Records taken from a collection -
-- Start --

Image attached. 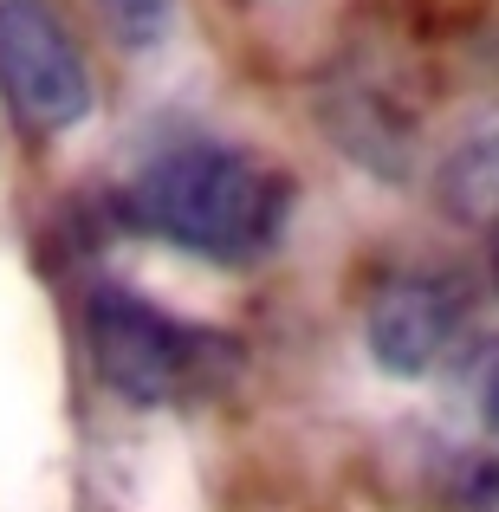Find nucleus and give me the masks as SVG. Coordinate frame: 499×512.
<instances>
[{
	"mask_svg": "<svg viewBox=\"0 0 499 512\" xmlns=\"http://www.w3.org/2000/svg\"><path fill=\"white\" fill-rule=\"evenodd\" d=\"M493 286H499V227H493Z\"/></svg>",
	"mask_w": 499,
	"mask_h": 512,
	"instance_id": "obj_9",
	"label": "nucleus"
},
{
	"mask_svg": "<svg viewBox=\"0 0 499 512\" xmlns=\"http://www.w3.org/2000/svg\"><path fill=\"white\" fill-rule=\"evenodd\" d=\"M467 331V273L454 266H402L376 286L363 338L389 376H428Z\"/></svg>",
	"mask_w": 499,
	"mask_h": 512,
	"instance_id": "obj_4",
	"label": "nucleus"
},
{
	"mask_svg": "<svg viewBox=\"0 0 499 512\" xmlns=\"http://www.w3.org/2000/svg\"><path fill=\"white\" fill-rule=\"evenodd\" d=\"M435 201L467 227H499V124L454 143L435 169Z\"/></svg>",
	"mask_w": 499,
	"mask_h": 512,
	"instance_id": "obj_6",
	"label": "nucleus"
},
{
	"mask_svg": "<svg viewBox=\"0 0 499 512\" xmlns=\"http://www.w3.org/2000/svg\"><path fill=\"white\" fill-rule=\"evenodd\" d=\"M124 208L137 227H150L156 240H175L195 260L247 266L279 240L286 188L227 143H182L130 182Z\"/></svg>",
	"mask_w": 499,
	"mask_h": 512,
	"instance_id": "obj_1",
	"label": "nucleus"
},
{
	"mask_svg": "<svg viewBox=\"0 0 499 512\" xmlns=\"http://www.w3.org/2000/svg\"><path fill=\"white\" fill-rule=\"evenodd\" d=\"M461 396L474 409L480 435L499 441V338H474L461 357Z\"/></svg>",
	"mask_w": 499,
	"mask_h": 512,
	"instance_id": "obj_7",
	"label": "nucleus"
},
{
	"mask_svg": "<svg viewBox=\"0 0 499 512\" xmlns=\"http://www.w3.org/2000/svg\"><path fill=\"white\" fill-rule=\"evenodd\" d=\"M0 98L39 137L91 117V65L52 0H0Z\"/></svg>",
	"mask_w": 499,
	"mask_h": 512,
	"instance_id": "obj_3",
	"label": "nucleus"
},
{
	"mask_svg": "<svg viewBox=\"0 0 499 512\" xmlns=\"http://www.w3.org/2000/svg\"><path fill=\"white\" fill-rule=\"evenodd\" d=\"M85 344H91L98 376L124 402L163 409V402L195 396L208 383L227 338H214V331L188 325V318L163 312V305L137 299L130 286H98L85 305Z\"/></svg>",
	"mask_w": 499,
	"mask_h": 512,
	"instance_id": "obj_2",
	"label": "nucleus"
},
{
	"mask_svg": "<svg viewBox=\"0 0 499 512\" xmlns=\"http://www.w3.org/2000/svg\"><path fill=\"white\" fill-rule=\"evenodd\" d=\"M325 117H331L337 143H344L363 169H383V175H402V169H409V117H396L383 98H376V91L337 85L331 104H325Z\"/></svg>",
	"mask_w": 499,
	"mask_h": 512,
	"instance_id": "obj_5",
	"label": "nucleus"
},
{
	"mask_svg": "<svg viewBox=\"0 0 499 512\" xmlns=\"http://www.w3.org/2000/svg\"><path fill=\"white\" fill-rule=\"evenodd\" d=\"M98 7L124 46H156L175 20V0H98Z\"/></svg>",
	"mask_w": 499,
	"mask_h": 512,
	"instance_id": "obj_8",
	"label": "nucleus"
}]
</instances>
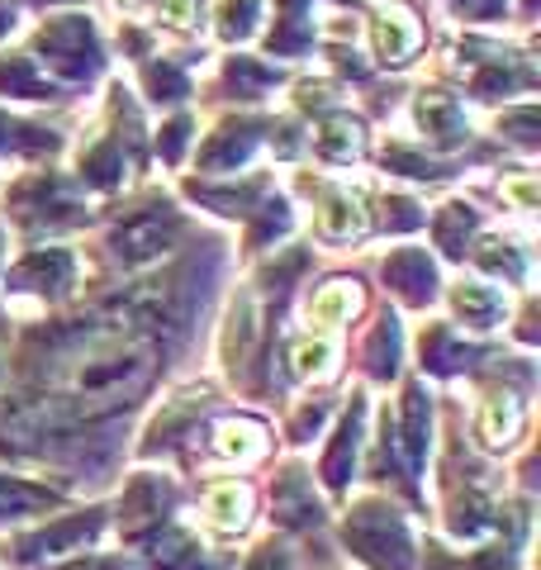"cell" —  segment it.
Returning <instances> with one entry per match:
<instances>
[{"instance_id": "6da1fadb", "label": "cell", "mask_w": 541, "mask_h": 570, "mask_svg": "<svg viewBox=\"0 0 541 570\" xmlns=\"http://www.w3.org/2000/svg\"><path fill=\"white\" fill-rule=\"evenodd\" d=\"M214 519H219L224 528H233V523H243V494L238 490H219V494H214Z\"/></svg>"}]
</instances>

-- End --

The exercise -
Tally the lines in the listing above that contain the string "xmlns", and give only that number.

The answer -
10